TEKST:
════════════════

Een jongvolwassene vertelt hierover: “Dan zie je dat sport gewoon voor mij een metafoor is voor het leven. Het is een playground waarin je aan jezelf kunt zien van ‘Hé hoe ga ik om met specifieke situaties, emoties en gevoelens.’ En als je die specifieke emotie nou tot de macht 100 doet, dan heb je misschien de emoties van dit dieptepunt in mijn leven. Maar het idee erachter, over hoe je daarmee omgaat, dat kun je wel toepassen…..het maakt je weerbaarder.”

Vier betekenissen van sport voor kwetsbare jongeren

De interviews met jongeren en volwassenen lieten ook zien dat sport meer betekenissen kan hebben dan het aanleren van nieuwe vaardigheden. De verhalen konden tot vier verschillende betekenissen worden herleid:

  1. Sport als veilige thuishaven; op de sportvereniging kunnen jongeren ontsnappen aan problemen thuis, op school of in de buurt en vinden ze positieve steun en feedback van coach en leeftijdsgenoten.
  2. Sport als instrument; jongeren zetten sport in als middel om te dealen met uitdagingen in hun dagelijks leven, bijvoorbeeld het geven van structuur in een turbulente jeugd of het geven van positieve energie in moeilijke tijden.
  3. Sport als plek om te leren; jongeren leren in de sport over zichzelf in relatie tot de wereld om hen heen. Hoe kan ik omgaan met stress en ruzies? en Hoe kan ik mijn talenten verder ontwikkelen en inzetten?
  4. Sport als leidraad in het leven; sport als belangrijk onderdeel van hun identiteit en voor het bereiken van doelen buiten de sport, zoals het vinden van een baan of het behalen van een diploma.

We moeten ervoor waken om sport te zien als een ‘magic box

Fred Coalter

De betekenis van sport verschilt voor verschillende jongeren. Het is belangrijk dat jeugdhulp professionals en sportcoaches goed inventariseren welke sportactiviteit past bij welke jongere, zodat voor iedere jongere een betekenisvolle activiteit wordt gevonden.

Sport is geen ‘magic box’

Fred Coalter (University of Stirling), expert op het gebied van sportbeleid en sportinterventies voor kwetsbare groepen, nam kennis van de uitkomsten van het Wageningse onderzoek en merkt op dat sport niet a priori goed of slecht is. “Sport heeft het in zich om zowel positieve als negatieve effecten te hebben op kwetsbare jeugd. We moeten ervoor waken om sport te zien als een ‘magic box’”, zegt hij.

════════════════

AANGELEVERDE GEGEVENS:
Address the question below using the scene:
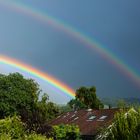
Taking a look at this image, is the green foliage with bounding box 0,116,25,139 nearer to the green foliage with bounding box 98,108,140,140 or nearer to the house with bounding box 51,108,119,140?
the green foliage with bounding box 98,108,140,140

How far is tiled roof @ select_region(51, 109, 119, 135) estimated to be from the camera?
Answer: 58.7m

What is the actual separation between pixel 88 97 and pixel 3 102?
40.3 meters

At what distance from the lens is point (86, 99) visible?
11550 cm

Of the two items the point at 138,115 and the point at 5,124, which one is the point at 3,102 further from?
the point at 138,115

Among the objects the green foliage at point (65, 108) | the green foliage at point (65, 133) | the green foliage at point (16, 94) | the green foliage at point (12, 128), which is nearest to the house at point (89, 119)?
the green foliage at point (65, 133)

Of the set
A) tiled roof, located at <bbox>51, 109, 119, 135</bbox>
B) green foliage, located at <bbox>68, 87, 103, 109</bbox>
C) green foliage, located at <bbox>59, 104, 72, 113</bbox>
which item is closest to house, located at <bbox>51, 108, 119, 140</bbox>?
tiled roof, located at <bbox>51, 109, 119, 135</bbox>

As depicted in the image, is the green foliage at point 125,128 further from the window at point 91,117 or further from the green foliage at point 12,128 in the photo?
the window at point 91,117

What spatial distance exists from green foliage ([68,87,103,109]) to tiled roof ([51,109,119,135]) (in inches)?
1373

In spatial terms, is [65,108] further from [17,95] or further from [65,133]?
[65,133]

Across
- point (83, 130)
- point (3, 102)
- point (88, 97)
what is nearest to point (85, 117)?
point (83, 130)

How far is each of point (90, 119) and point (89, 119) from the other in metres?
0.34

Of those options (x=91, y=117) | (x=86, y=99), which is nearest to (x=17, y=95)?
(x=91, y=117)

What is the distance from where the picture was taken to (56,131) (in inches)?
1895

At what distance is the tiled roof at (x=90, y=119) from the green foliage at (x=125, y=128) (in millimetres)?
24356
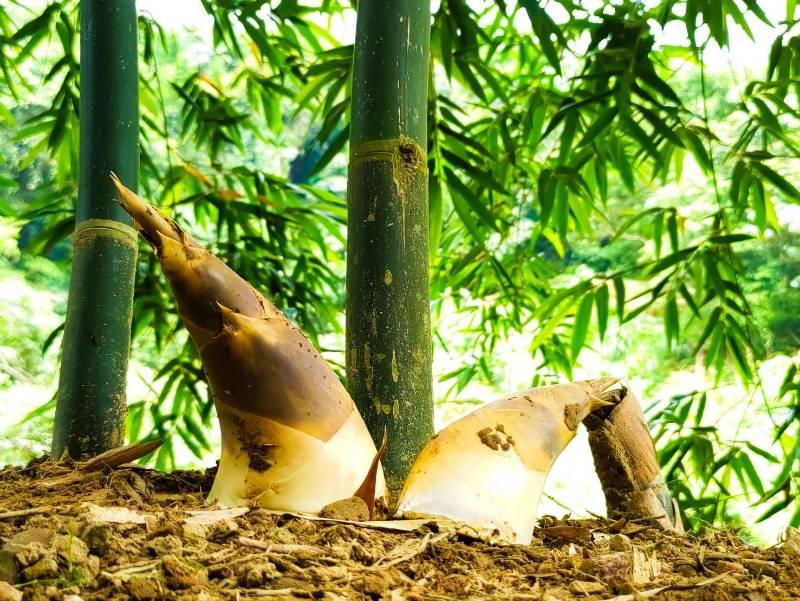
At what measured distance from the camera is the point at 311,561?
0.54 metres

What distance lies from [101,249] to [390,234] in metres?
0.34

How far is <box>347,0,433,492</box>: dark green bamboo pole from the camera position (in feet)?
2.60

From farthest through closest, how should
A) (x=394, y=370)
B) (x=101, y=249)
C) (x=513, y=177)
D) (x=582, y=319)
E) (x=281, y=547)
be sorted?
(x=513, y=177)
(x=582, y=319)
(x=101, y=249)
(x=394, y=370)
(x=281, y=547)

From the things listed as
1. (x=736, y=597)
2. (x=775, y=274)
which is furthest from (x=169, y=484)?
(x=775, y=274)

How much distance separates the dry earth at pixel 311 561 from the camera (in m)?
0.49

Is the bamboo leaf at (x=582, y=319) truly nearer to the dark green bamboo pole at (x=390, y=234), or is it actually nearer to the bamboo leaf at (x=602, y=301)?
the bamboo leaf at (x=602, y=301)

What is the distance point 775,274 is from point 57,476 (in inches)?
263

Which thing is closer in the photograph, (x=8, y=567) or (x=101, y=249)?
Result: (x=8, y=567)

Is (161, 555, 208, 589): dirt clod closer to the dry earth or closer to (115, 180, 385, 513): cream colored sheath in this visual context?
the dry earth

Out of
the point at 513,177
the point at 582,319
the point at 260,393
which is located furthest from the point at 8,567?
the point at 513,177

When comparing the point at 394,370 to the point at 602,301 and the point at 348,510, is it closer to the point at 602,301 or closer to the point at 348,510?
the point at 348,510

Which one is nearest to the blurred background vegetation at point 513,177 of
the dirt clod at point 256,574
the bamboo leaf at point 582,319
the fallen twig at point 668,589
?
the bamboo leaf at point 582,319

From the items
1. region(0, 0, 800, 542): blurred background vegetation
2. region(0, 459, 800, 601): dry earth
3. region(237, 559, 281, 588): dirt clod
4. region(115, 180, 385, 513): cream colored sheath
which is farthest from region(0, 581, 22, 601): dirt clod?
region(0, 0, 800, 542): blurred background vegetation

════════════════

UIT TE VOEREN:
(1) Noteer letterlijk het stuk uit de tekst over sport voor kwetsbare jongeren, van "De interviews met" tot en met "coach en leeftijdsgenoten.".
(2) Hervat de tekst over de betekenis van sport voor kwetsbare jongeren vanaf het punt waar die eindigt.
De regels spelen hierbij geen enkele rol.

ANTWOORDEN:
(1)
De interviews met jongeren en volwassenen lieten ook zien dat sport meer betekenissen kan hebben dan het aanleren van nieuwe vaardigheden. De verhalen konden tot vier verschillende betekenissen worden herleid:

  1. Sport als veilige thuishaven; op de sportvereniging kunnen jongeren ontsnappen aan problemen thuis, op school of in de buurt en vinden ze positieve steun en feedback van coach en leeftijdsgenoten.

(2)
“Want zo werkt het niet! We moeten ons afvragen onder welke voorwaarden sport positief kan werken”, adviseert Coalter. Hij onderschrijft de uitkomsten van het onderzoek van Wageningen University & Research en benadrukt dat het belangrijk is om een breed scala aan sportactiviteiten aan te bieden aan kwetsbare jeugd. Daaruit kunnen zij een activiteit kiezen die het beste past bij hun ontwikkelingsproces en persoonlijke voorkeuren. Coalter betoogt dat de impact meestal wordt gerealiseerd door de relaties en interacties tussen coach en deelnemers en tussen deelnemers onderling. Het effect is verder afhankelijk van de inhoud van het (sport)programma, de manier waarop individuele deelnemers daarmee omgaan en de keuzes die zij vervolgens maken.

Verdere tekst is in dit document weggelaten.